The following example runs demonstrate the difference.

3.36.0:

$ ./auth 
SQLite Version=3.36.0
error 23: not authorized
$ ./sqlite3 auth.db
SQLite version 3.36.0 2021-06-18 18:36:39
Enter ".help" for usage hints.
sqlite> create table t1(a);
sqlite> .q
$ ./auth 
SQLite Version=3.36.0
error 23: not authorized

trunk: 

$ ./auth 
SQLite Version=3.39.0
error 23: not authorized
$ ./sqlite3 auth.db
SQLite version 3.39.0 2022-03-17 11:23:13
Enter ".help" for usage hints.
sqlite> create table t1(a);
sqlite> .q
$ ./auth 
SQLite Version=3.39.0
error 17: not authorized

(2) By Simon Slavin (slavin) on 2022-03-18 10:45:02 in reply to 1 [link] [source]

Result 23 is SQLITE_AUTH which is, of course the right result.

Result code 17 is SQLITE_SCHEMA which indicates that the schema changed. Given that you went to the effort of writing a special test program to demonstrate your issue, I don't understand why you should be receiving that code.

There is one possibility I thought of, but the documentation says it can't occur. Since the CREATE TABLE command is your first operation on the new database, there may not yet be a cache of the schema yet. Therefore sqlite3_prepare() might get SQLITE_SCHEMA on its first attempt.

However you are calling sqlite3_exec(). The documentation says that this calls sqlite3_prepare_v2(). And the documentation for that says that it retries SQLITE_MAX_SCHEMA_RETRY times (default 50) before returning that error.

If none of the things I mentioned suggests anything you want to test or fiddle with, I hope the developer team investigates.

(3) By Stephen Lombardo (sjlombardo) on 2022-03-21 15:30:03 in reply to 2 [link] [source]

Thanks for taking a look at this.
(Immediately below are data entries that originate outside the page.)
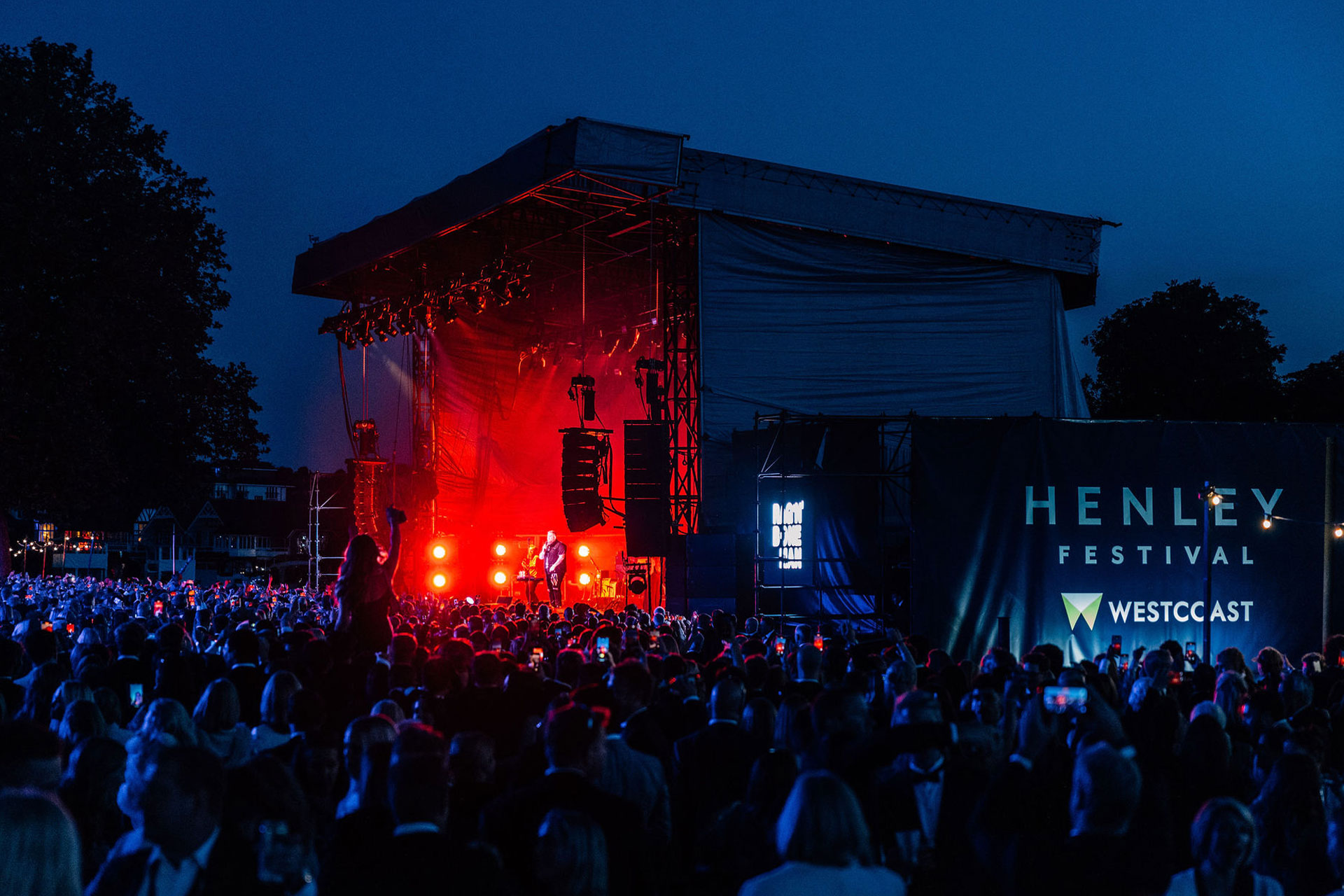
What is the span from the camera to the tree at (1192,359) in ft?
133

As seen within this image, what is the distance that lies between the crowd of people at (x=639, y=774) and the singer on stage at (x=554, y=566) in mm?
15693

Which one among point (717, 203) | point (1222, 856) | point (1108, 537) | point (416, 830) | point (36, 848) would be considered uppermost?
point (717, 203)

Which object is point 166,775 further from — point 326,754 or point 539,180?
point 539,180

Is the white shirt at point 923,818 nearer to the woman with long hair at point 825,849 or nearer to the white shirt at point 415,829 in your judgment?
the woman with long hair at point 825,849

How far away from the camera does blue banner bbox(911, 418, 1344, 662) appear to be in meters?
15.1

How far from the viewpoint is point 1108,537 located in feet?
49.8

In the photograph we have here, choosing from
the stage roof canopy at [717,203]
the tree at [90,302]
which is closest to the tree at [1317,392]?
the stage roof canopy at [717,203]

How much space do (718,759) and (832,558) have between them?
11265mm

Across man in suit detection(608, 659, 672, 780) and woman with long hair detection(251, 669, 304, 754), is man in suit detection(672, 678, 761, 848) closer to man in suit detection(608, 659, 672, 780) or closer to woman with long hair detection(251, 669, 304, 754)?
man in suit detection(608, 659, 672, 780)

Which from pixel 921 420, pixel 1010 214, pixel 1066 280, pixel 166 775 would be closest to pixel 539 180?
pixel 921 420

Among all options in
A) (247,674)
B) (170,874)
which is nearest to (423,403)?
(247,674)

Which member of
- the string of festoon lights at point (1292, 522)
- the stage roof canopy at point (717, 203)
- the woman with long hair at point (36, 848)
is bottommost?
the woman with long hair at point (36, 848)

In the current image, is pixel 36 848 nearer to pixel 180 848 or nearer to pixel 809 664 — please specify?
pixel 180 848

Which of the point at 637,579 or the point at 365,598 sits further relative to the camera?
the point at 637,579
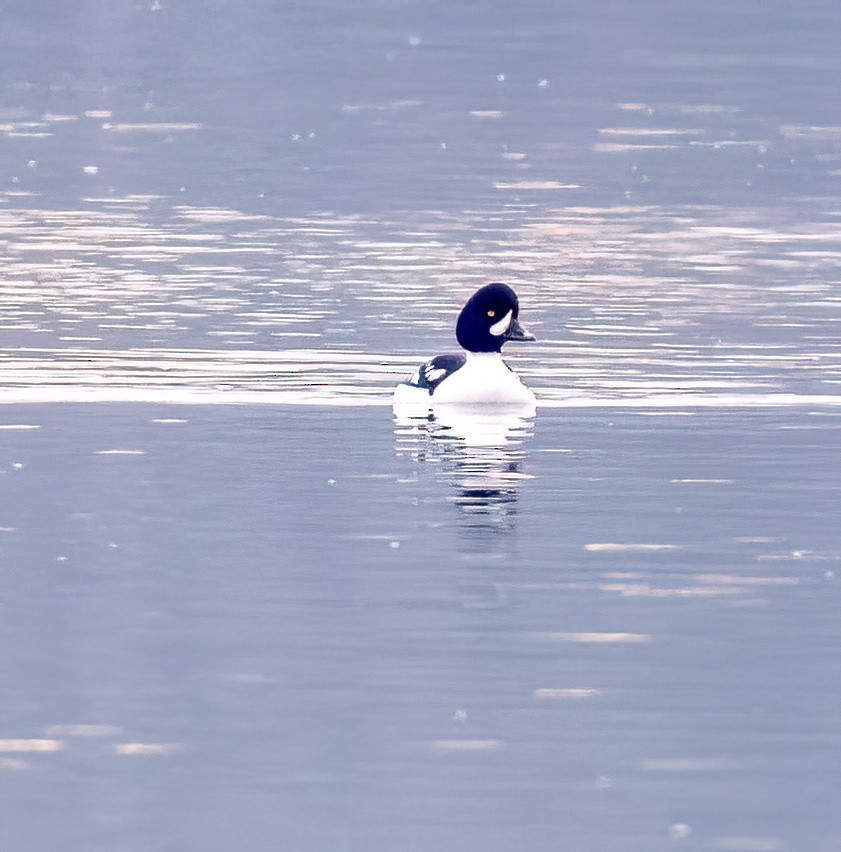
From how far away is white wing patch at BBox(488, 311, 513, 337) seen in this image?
1909cm

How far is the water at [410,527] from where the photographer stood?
9328 millimetres

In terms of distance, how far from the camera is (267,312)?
2366 centimetres

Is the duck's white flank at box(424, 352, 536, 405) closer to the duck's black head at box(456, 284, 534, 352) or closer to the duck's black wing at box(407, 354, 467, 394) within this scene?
the duck's black wing at box(407, 354, 467, 394)

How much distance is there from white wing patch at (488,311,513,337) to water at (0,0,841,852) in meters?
0.55

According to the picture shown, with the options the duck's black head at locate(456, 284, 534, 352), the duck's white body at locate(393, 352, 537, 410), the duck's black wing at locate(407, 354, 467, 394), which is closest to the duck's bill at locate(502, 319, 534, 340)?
the duck's black head at locate(456, 284, 534, 352)

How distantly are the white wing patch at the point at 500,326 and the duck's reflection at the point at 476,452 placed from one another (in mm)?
760

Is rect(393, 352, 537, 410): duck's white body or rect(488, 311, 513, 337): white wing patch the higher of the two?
rect(488, 311, 513, 337): white wing patch

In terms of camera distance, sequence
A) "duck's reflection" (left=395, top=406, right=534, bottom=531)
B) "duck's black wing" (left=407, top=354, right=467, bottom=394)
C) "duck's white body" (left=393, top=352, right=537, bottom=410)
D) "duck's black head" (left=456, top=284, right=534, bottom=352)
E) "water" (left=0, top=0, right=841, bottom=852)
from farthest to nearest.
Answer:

I completely agree that SQLITE_AUTH should be the correct result, and that SQLITE_SCHEMA appears inconsistent with the sqlite3_set_authorizer documentation. In addition, even if SQLITE_SCHEMA was the expected result, sqlite3_errstr should produce an error message that matches that error code.

Bisecting shows this problem was introduced in by check-in 91bcb9621529b58d. Prior to that the library would return (23) SQLITE_AUTH for any denied CREATE TABLE operation, regardless of whether the database file existed already. Starting with that commit, sqlite3StartTable sets pParse->checkSchema = 1; in the begin_table_error case, even if the error is an authorization failure. This in turn causes the (17) SQLITE_SCHEMA when the subsequent schema check fails.

This issue could legitimately affect any application using a simple authorizer to control table creation. The impact is probably minor because the DDL operation is still blocked, but if the application uses the resulting error code for flow control, error handling, or even user messaging it would be a problem.